Keywords

1 Introduction

Academia and industry are constantly engaged in a joint effort for producing scientific knowledge that will shape the society of the future. Analysing the knowledge flow between them and understanding how they influence each other is a critical task for researchers, governments, funding bodies, investors, and companies. Researchers have to be aware of how their effort impacts the industrial sectors; government and funding bodies need to shape research policies and funding decisions; companies have to constantly monitor the scientific innovation that may be developed in products or services.

The relationship between academia and industry has been analysed from several perspectives, focusing, for instance, on the characteristics of direct collaborations  [4], the influence of industrial trends on curricula  [16], and the quality of the knowledge transfer  [5]. Unfortunately, the lack of a large scale corpus for tracking knowledge flow limited the scope of previous works, which are typically restricted to small-scale datasets or focused on very specific research questions  [2, 6].

In order to analyse the knowledge produced by academia and industry, researchers typically exploit corpora of research articles or patents  [3, 4]. Today, we have several large-scale knowledge graphs which describe these documents.
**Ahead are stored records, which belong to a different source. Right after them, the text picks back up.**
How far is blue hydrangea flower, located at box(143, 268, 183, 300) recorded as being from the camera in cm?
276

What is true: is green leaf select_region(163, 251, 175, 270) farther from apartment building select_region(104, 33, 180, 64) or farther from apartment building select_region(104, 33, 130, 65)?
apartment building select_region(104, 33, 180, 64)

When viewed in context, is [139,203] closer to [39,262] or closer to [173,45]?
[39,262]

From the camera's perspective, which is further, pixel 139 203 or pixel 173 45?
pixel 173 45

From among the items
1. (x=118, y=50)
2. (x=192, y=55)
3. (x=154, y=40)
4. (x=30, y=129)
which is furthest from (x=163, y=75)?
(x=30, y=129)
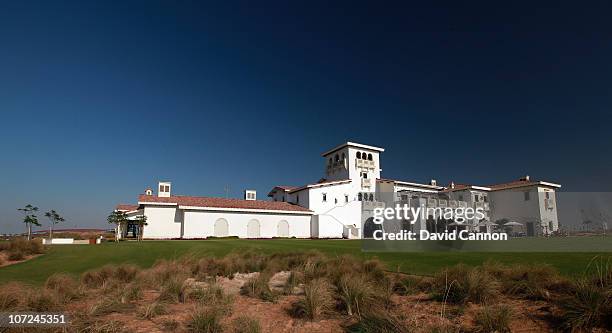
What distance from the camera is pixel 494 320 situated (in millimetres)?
5070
Some examples include Microsoft Academic GraphFootnote 1, Open Research Corpus  [1], the OpenCitations Corpus  [10], ScopusFootnote 2, AMiner Graph  [17], the Open Academic Graph (OAG)Footnote 3, Core  [7], Dimensions CorpusFootnote 4, and the United States Patent and Trademark Office CorpusFootnote 5. However, these resources are unfit to support large-scale analysis about the knowledge flow since they suffer from three main limitations: 1) they do not directly classify a document according to its provenance (e.g., academia, industry), 2) they offer only coarse-grained characterizations of research topics, and 3) they do not characterize companies according to their sectors (e.g., automotive, financial, energy, electronics).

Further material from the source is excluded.